1つの案件でも膨大な工数が掛かる中、多い時は同時に30以上の案件を抱えていました。まさに地獄でした。唯一の救いは、自分の売上数字を気にする必要がほとんど無かった点です。膨大な数の相談がお客様から舞い込んでくるので、地方支店時代のように数字を上げるための新規開拓の為の労力は、ほぼいらなかったです。案件の引き合いは数多くあるので、あとは勝つか負けるかでした。結果として、私は配属時に伝えられた目標額に対して500%超えで着地しました。(もちろん勝つ為の工夫は必要ですし、そこに全力を注いだ結果ですよ。)
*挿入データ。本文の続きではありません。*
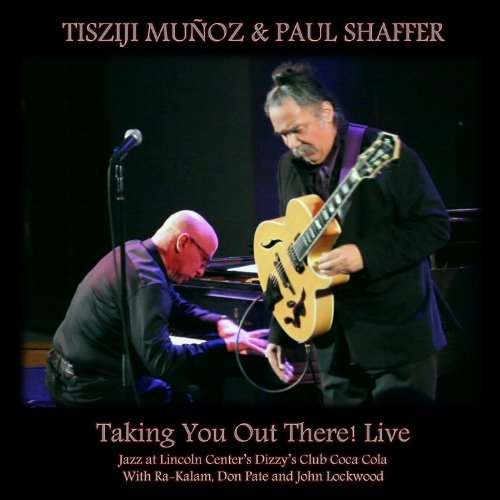 Munoz Tisziji & Shaffer Paul Taking You Out There Live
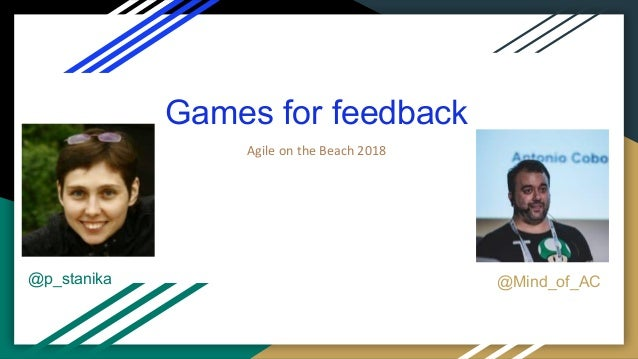 Games for feedback Agile on the Beach 2018 @p_stanika @Mind_of_AC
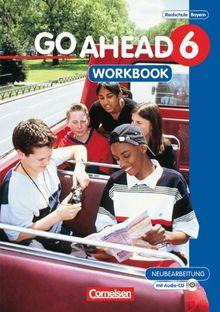 Go Ahead - Ausgabe für die sechsstufige Realschule in Bayern: 6. Jahrgangsstufe - Workbook mit CD: Ausgabe für sechsstufige Realschulen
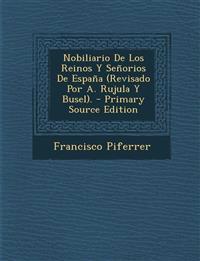Nobiliario De Los Reinos Y Señorios De España (Revisado Por A. Rujula Y Busel). - Primary Source Edition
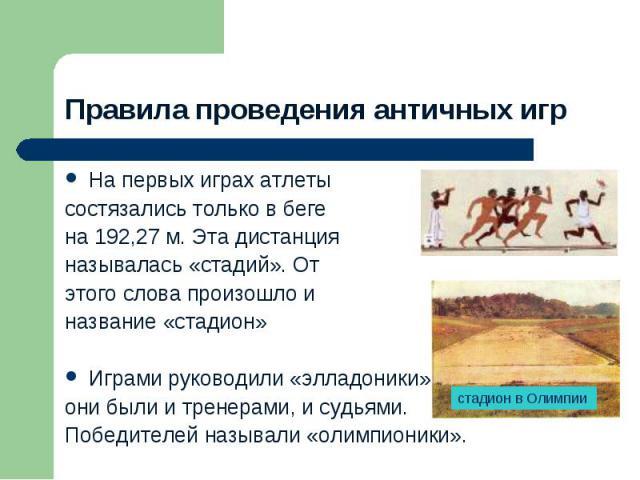 Правила проведения античных игрНа первых играх атлеты состязались только в беге на 192,27 м. Эта дистанция называлась «стадий». От этого слова произошло и название «стадион»Играми руководили «элладоники», они были и тренерами, и судьями. Победителей…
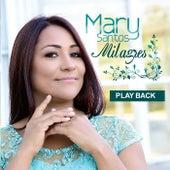 Milagres (Playback) de Mary Santos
地獄の日々ではありましたが、私にとって幸運なことが下記2点ありました。

❶貴重な日本人出向者として、裁量権を持って仕事に取り組めた
❷受入先のマネージャー達が私の成長を計画的に考え、コミットしようと手を尽くしてくれた

❶はだいぶ良いように言いましたが、要は人が足りないので2年目のペーペーである私であったとしても、大きな責任の伴う案件を任せざるを得なかったのです。この点に関しては、営業の売上数字とはまた異なった種類のプレッシャーとして、大きな精神的負担となりましたが、私を加速度的に成長させてくれたポイントだと考えています。異国の地で、私の決断が誰もが知る大企業の1ビジネスの行方を左右しかねない、といった状況もありました。私がビジネスにおいて大切な要素だと考える、「決断力」「胆力」がここで養われました。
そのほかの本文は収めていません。